New Conjectures for Union-Closed Families

TL;DR

This paper introduces new conjectures related to the union-closed sets conjecture, explores their implications, and proves some special cases, aiming to advance understanding of this longstanding combinatorial problem.

Contribution

The paper formulates new conjectures equivalent to certain bounds in union-closed families, distinguishes them from the Frankl conjecture, and proves some special cases.

Findings

Optimal values are invariant with respect to the number of elements.

New conjectures are not equivalent to the Frankl conjecture.

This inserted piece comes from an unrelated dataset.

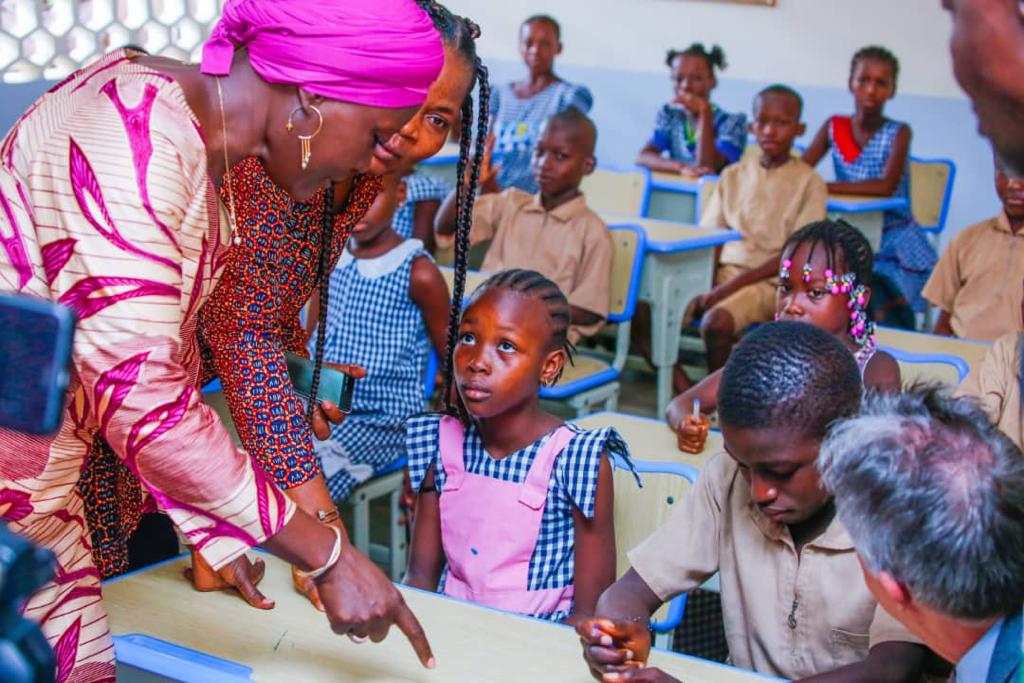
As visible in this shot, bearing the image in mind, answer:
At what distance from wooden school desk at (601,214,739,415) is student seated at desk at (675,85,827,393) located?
0.58 feet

Some special cases of the conjectures are proven.

Abstract

The Frankl conjecture, also known as the union-closed sets conjecture, states that in any finite non-empty union-closed family, there exists an element in at least half of the sets. From an optimization point of view, one could instead prove that $2a$ is an upper bound to the number of sets in a union-closed family on a ground set of $n$ elements where each element is in at most $a$ sets for all $a,n\in \mathbb{N}^+$. Similarly, one could prove that the minimum number of sets containing the most frequent element in a (non-empty) union-closed family with $m$ sets and $n$ elements is at least $\frac{m}{2}$ for any $m,n\in \mathbb{N}^+$. Formulating these problems as integer programs, we observe that the optimal values we computed do not vary with $n$. We formalize these observations as conjectures, and show that they are not equivalent to the Frankl conjecture while still having wide-reaching implications if proven true. Finally, we prove special cases of the new conjectures and discuss possible approaches to solve them completely.